Abstract
It is of great significance to conduct researches on the message diffusion process for the node coverage problem, which can be generally abstracted as a random sampling model in the cooperative communication systems including the ad hoc and unstructured P2P networks. However, the message diffusion in the ad hoc network is not a completely independent random process. When forwarding the messages, the nodes will be influenced by such factors as degrees, visit times, and network connectivity. But the random sampling model does not take these factors into consideration, resulting in the overestimated node coverage degree. Discussing the message diffusion process of the cooperative communication systems like ad hoc network, this paper analyzes the causes of the inaccuracy problems of random sampling model and solves the problems by specially introducing the factors such as node degree and visit times. As for the E-R random network topology, it validates the effectiveness of the model proposed herein in contrast with the simulation experiment results. Compared with the random sampling model, the model proposed herein coincides better with the simulation results of the ad hoc network message diffusion process in the condition of network connectivity and its accuracy can meet the requirements for 3 and 5 visits.
1. Introduction
The nodes of ad hoc and unstructured P2P networks which are the autonomous, peer-to-peer, multihop systems need to forward messages from other nodes as well as their own messages to realize the resource sharing and cooperative communication. The searching and positioning of nodes and resources in the ad hoc network are completed by transmitting the search message within the network. Therefore, the research of message diffusion model plays an important role in the cooperative communication systems like ad hoc network [1]. Also in the social network, the message diffusion model can be used to analyze the transmission process of gossip messages by means of the social relationships of the crowd.
The main objective of analyzing the message diffusion model in the cooperative communication systems is generally to solve the problem of how many messages should be forwarded to reach the specific number of all the nodes or the specific number of messages which are given to confirm the ratio of nodes receiving the messages. In general, it is desperately expected to cover as many nodes as possible with few messages, which is the typical node coverage problem [2].
There are similar researches on node coverage conducting the keyword research through message diffusion in the unstructured P2P network [2, 3]. Although the distances of nodes in the physical networks are quite long, the specific overlay network topology can be built to achieve the link in logics to directly transmit the messages to the remote nodes to improve the efficiency of message diffusion. Take the small world network for instance; its topological structure is just between the regular network and the random network and is characterized by the small network diameter and high node aggregation, resulting in the fast speed of message transmission. Because the message diffusion process of unstructured P2P network is not limited by the physical distance, it is significant to analyze the effects of topological features of the coverage network on the efficiency and costs of message transmission to study the node coverage problems.

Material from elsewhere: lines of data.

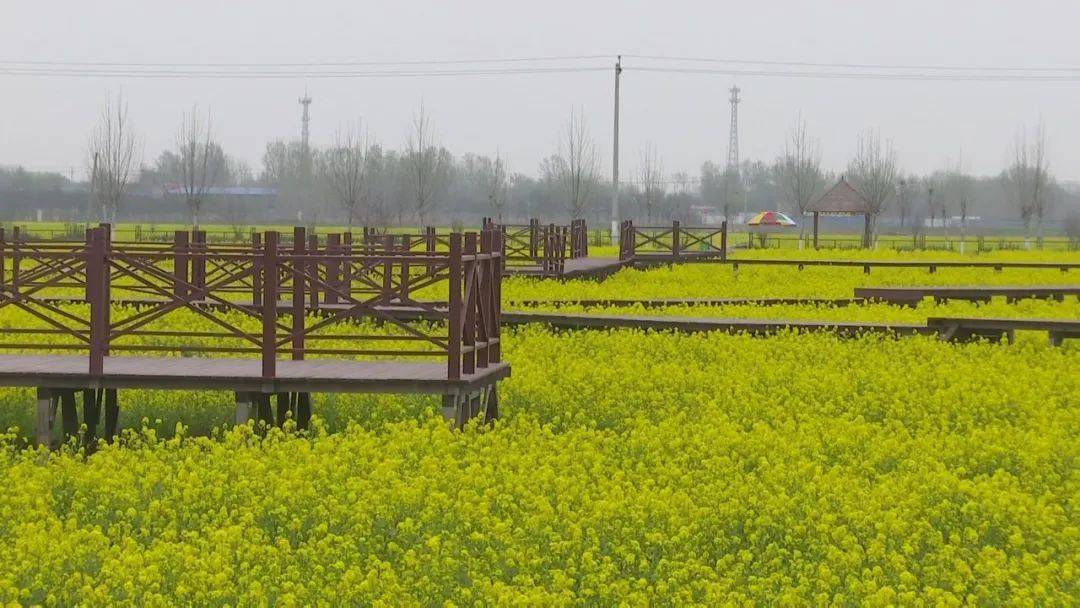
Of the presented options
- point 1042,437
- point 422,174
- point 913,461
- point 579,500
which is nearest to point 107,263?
point 579,500

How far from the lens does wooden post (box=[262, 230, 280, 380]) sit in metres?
14.0

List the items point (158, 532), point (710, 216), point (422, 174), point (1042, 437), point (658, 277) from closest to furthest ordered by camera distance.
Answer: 1. point (158, 532)
2. point (1042, 437)
3. point (658, 277)
4. point (422, 174)
5. point (710, 216)

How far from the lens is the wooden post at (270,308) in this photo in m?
14.0

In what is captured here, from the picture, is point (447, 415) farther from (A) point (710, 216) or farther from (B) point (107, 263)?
(A) point (710, 216)

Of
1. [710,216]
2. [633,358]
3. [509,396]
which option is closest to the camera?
[509,396]

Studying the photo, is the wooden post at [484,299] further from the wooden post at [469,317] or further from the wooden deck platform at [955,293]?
the wooden deck platform at [955,293]

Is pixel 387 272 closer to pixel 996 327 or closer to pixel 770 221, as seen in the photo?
pixel 996 327

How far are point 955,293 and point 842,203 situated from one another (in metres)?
40.4

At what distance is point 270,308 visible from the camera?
14469mm

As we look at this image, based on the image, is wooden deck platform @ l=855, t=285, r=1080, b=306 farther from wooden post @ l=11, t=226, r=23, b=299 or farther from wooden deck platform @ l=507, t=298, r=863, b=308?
wooden post @ l=11, t=226, r=23, b=299

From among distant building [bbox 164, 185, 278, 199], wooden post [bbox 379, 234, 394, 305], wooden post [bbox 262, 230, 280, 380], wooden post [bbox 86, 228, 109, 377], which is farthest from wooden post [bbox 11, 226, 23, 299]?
distant building [bbox 164, 185, 278, 199]

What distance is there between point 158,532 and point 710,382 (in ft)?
26.0

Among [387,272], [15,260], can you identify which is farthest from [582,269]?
[15,260]

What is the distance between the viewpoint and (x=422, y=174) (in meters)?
76.6
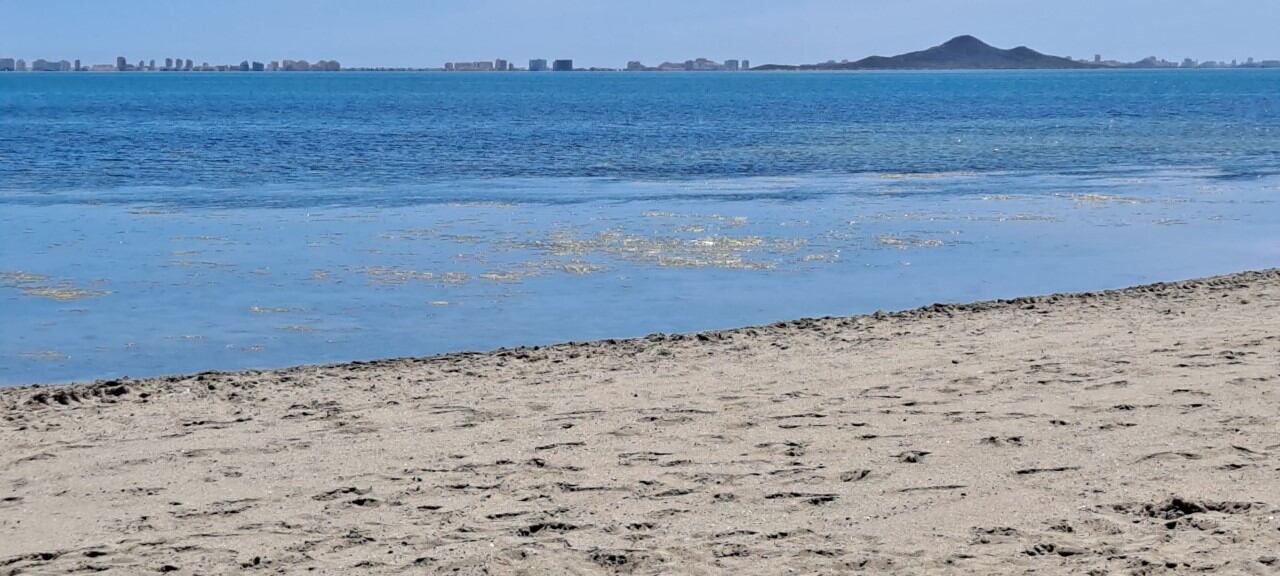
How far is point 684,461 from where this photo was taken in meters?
7.43

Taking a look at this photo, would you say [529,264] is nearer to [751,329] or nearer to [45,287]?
[45,287]

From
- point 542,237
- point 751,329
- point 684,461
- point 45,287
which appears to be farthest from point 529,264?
point 684,461

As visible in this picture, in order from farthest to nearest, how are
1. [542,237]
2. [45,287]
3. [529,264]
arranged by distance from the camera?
[542,237] → [529,264] → [45,287]

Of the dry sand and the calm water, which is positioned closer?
the dry sand

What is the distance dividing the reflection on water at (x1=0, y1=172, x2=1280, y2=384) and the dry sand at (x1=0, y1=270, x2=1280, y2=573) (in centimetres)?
190

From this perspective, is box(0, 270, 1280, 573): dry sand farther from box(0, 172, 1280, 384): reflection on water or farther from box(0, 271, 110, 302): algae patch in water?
box(0, 271, 110, 302): algae patch in water

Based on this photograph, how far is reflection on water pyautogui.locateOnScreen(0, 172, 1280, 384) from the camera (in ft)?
40.0

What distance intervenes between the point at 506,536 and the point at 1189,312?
743 centimetres

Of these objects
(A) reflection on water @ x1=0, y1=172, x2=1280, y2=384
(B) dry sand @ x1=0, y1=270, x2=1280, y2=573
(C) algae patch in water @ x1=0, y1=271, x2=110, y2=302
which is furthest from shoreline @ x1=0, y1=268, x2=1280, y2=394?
(C) algae patch in water @ x1=0, y1=271, x2=110, y2=302

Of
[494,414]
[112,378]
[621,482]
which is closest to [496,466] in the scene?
[621,482]

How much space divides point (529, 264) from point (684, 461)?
351 inches

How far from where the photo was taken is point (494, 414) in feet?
28.5

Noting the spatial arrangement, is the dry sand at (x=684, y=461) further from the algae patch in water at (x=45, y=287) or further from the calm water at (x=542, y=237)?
the algae patch in water at (x=45, y=287)

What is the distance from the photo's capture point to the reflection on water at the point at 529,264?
1220 cm
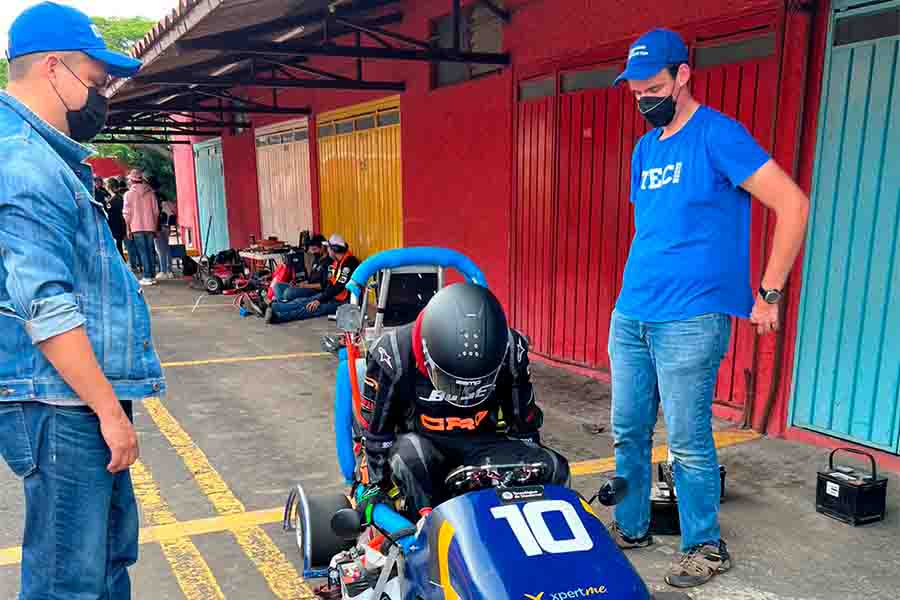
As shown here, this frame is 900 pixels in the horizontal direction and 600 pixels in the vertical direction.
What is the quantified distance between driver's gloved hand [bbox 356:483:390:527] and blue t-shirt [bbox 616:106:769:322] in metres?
1.44

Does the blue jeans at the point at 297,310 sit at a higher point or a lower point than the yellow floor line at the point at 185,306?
higher

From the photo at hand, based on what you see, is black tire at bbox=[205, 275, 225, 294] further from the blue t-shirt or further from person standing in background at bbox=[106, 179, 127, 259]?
the blue t-shirt

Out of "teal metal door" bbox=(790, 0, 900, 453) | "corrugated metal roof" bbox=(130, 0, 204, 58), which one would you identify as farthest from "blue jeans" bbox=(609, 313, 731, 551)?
"corrugated metal roof" bbox=(130, 0, 204, 58)

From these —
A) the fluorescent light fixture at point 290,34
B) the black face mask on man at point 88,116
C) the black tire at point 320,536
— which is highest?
the fluorescent light fixture at point 290,34

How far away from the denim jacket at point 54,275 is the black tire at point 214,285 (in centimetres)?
1206

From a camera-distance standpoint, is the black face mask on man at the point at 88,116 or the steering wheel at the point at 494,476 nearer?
the black face mask on man at the point at 88,116

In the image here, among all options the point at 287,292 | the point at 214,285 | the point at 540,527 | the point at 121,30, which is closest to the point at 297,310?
the point at 287,292

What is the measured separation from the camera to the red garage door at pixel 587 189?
530 centimetres

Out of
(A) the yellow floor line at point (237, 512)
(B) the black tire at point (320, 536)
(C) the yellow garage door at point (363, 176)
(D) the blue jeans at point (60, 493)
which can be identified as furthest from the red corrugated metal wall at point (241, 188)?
(D) the blue jeans at point (60, 493)

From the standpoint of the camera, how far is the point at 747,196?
3088 millimetres

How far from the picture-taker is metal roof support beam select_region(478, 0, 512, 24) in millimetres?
7836

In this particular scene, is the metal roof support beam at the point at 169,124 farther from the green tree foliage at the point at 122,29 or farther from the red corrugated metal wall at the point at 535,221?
the green tree foliage at the point at 122,29

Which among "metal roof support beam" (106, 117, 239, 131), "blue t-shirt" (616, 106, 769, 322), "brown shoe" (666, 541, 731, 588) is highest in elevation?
"metal roof support beam" (106, 117, 239, 131)

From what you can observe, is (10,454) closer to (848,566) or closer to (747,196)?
(747,196)
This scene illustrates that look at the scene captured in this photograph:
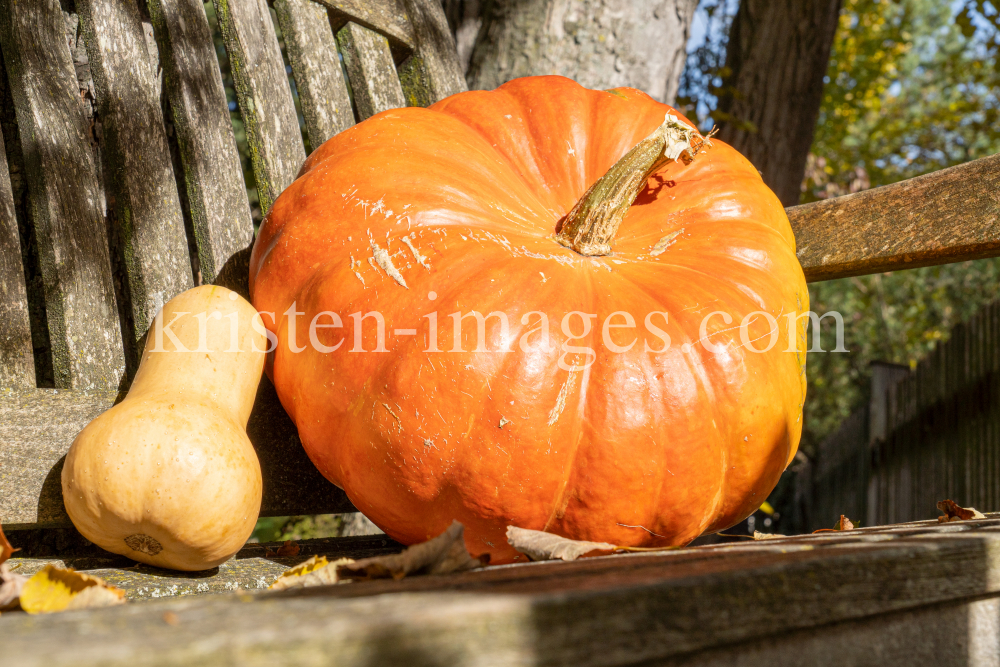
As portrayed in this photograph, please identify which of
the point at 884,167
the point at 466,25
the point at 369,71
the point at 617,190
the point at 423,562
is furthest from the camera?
the point at 884,167

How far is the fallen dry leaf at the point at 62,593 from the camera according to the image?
3.09 ft

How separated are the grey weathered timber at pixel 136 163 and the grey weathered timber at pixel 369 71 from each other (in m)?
0.66

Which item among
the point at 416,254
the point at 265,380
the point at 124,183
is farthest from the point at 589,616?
the point at 124,183

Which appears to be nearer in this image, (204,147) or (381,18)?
(204,147)

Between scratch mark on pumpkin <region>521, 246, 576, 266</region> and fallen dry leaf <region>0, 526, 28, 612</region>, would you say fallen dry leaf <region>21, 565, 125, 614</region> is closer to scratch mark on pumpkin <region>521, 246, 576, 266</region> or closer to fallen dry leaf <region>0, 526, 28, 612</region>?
fallen dry leaf <region>0, 526, 28, 612</region>

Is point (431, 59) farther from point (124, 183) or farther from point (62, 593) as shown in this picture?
point (62, 593)

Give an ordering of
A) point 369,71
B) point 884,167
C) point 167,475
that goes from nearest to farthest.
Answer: point 167,475
point 369,71
point 884,167

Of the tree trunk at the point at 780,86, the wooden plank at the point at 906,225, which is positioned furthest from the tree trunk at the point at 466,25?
the wooden plank at the point at 906,225

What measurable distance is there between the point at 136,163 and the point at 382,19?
3.21ft

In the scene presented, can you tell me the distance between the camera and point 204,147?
190 centimetres

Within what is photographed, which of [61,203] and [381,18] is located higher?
[381,18]

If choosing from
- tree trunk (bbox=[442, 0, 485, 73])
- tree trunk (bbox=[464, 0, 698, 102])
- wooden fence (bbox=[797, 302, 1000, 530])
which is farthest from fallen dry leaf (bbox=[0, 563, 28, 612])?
wooden fence (bbox=[797, 302, 1000, 530])

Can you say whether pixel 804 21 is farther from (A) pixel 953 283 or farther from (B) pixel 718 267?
(A) pixel 953 283

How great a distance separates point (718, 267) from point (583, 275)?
315 mm
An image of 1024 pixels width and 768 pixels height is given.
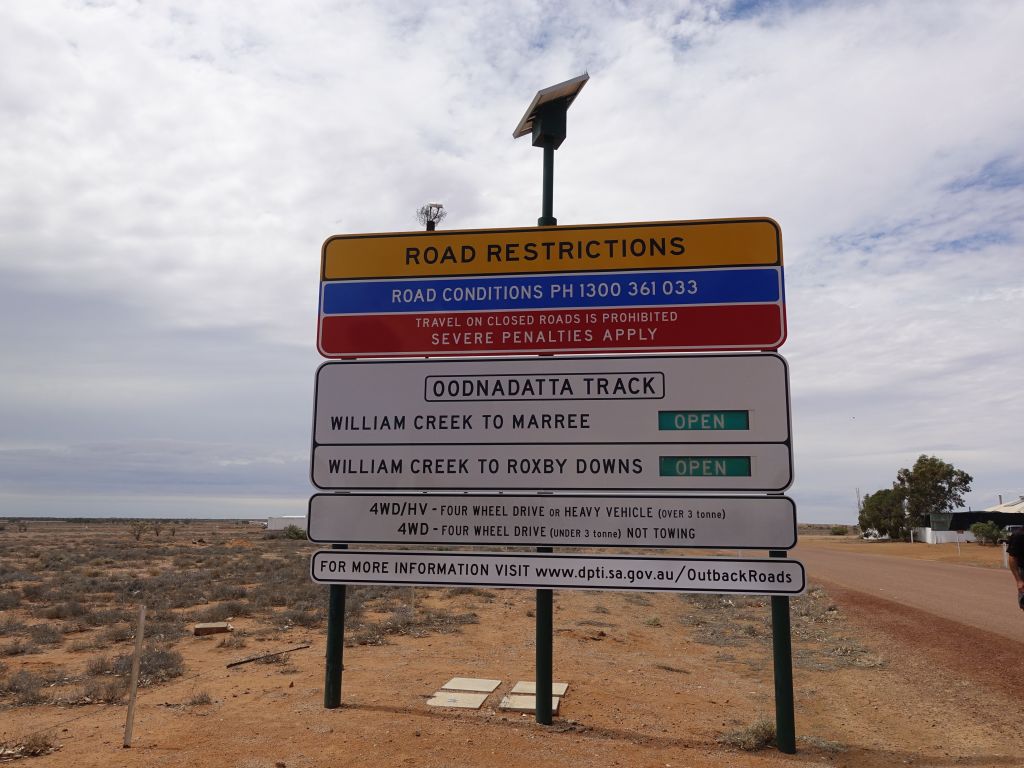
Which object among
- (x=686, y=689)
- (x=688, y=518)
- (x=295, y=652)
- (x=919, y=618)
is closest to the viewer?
(x=688, y=518)

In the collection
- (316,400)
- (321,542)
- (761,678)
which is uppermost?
(316,400)

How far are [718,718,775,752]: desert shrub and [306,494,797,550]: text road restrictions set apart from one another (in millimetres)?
1719

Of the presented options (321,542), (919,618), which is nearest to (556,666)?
(321,542)

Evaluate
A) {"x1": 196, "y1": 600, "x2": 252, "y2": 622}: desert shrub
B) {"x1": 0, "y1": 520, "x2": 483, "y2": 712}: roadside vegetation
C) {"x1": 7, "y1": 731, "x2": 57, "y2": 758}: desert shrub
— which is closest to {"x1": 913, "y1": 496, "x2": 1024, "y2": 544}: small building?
{"x1": 0, "y1": 520, "x2": 483, "y2": 712}: roadside vegetation

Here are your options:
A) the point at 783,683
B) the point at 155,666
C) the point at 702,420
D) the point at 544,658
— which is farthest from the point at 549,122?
the point at 155,666

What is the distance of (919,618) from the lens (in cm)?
1491

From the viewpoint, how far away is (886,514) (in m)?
70.8

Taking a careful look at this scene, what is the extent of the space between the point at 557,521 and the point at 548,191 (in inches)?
141

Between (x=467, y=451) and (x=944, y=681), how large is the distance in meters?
7.64

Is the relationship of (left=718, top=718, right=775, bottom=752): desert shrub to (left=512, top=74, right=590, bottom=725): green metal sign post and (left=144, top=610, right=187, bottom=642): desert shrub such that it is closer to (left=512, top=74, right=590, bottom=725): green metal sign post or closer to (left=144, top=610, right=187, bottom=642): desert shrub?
(left=512, top=74, right=590, bottom=725): green metal sign post

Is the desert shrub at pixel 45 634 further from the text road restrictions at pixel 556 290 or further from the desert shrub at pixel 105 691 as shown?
the text road restrictions at pixel 556 290

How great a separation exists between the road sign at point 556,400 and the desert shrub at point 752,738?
271 centimetres

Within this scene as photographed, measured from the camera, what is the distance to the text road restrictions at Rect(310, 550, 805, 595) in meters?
6.38

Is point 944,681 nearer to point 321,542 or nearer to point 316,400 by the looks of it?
point 321,542
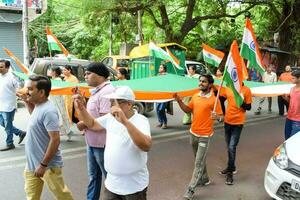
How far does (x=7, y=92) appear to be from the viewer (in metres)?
7.88

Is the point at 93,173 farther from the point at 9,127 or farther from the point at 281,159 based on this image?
the point at 9,127

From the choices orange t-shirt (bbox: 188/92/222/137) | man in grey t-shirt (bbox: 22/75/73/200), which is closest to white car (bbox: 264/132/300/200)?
orange t-shirt (bbox: 188/92/222/137)

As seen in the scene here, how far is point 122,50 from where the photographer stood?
861 inches

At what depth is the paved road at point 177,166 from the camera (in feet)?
18.9

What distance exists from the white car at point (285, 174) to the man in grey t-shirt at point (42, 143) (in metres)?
2.55

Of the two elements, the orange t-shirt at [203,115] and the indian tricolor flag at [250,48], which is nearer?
the orange t-shirt at [203,115]

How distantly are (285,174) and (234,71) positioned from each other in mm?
1627

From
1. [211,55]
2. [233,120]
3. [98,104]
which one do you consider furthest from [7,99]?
[211,55]

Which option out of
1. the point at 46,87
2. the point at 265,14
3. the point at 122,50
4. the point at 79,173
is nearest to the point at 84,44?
the point at 122,50

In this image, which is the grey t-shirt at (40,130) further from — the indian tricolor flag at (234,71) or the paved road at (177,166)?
the indian tricolor flag at (234,71)

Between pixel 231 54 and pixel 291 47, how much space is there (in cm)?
1885

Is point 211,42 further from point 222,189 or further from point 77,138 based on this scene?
point 222,189

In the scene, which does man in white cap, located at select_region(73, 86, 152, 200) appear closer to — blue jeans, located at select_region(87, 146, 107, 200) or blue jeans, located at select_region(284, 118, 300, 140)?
blue jeans, located at select_region(87, 146, 107, 200)

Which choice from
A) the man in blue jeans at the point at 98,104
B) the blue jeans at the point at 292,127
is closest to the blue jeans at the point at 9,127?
the man in blue jeans at the point at 98,104
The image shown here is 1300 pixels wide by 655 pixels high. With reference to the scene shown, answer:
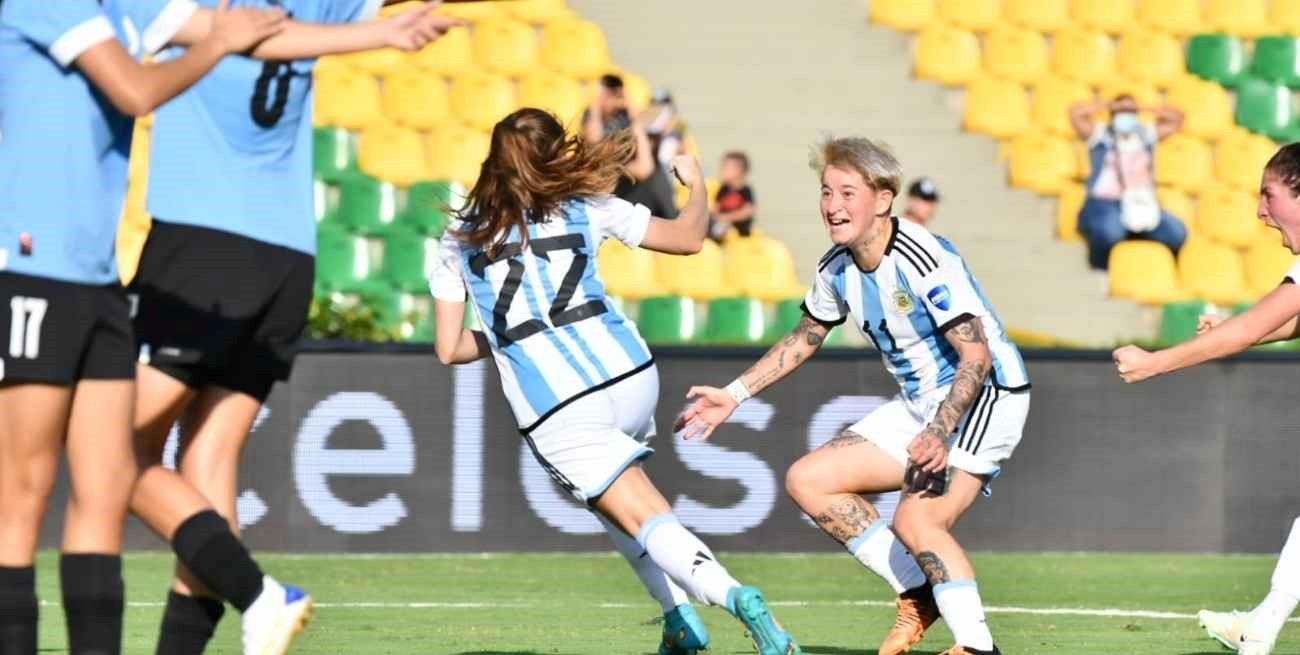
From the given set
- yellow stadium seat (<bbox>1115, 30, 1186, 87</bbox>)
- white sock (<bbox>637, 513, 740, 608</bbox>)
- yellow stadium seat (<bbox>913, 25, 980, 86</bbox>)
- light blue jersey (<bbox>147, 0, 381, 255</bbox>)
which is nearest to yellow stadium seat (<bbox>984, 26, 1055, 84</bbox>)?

But in ad hoc network, the nodes can dynamically join and leave, and sometimes they even can be movable, just like in the vehicular ad hoc network and mobile sensor network; therefore, the topological structure of the whole network is dynamic and random. And the computing and storage capacity of ad hoc nodes are too weak to receive the whole topological structure and the distribution of other nodes and resources [4], let alone building the overlay network. In addition, the communication capability of ad hoc nodes is limited and they are incapable of remote communication. In this condition, the message diffusion process is limited by the physical distance, so the message can just be transmitted to as many nodes as possible through the neighbor nodes. During this process, response time and message overhead are taken into consideration from the perspective of system performance. Methods including flooding [5, 6], random walk [7–13], and multiple random walks [14, 15] can be adopted. The flooding model is fast but its message overhead is huge. The major methods, random walk and multiple random walks, show great performance in node coverage and message overhead, but their response speeds are low.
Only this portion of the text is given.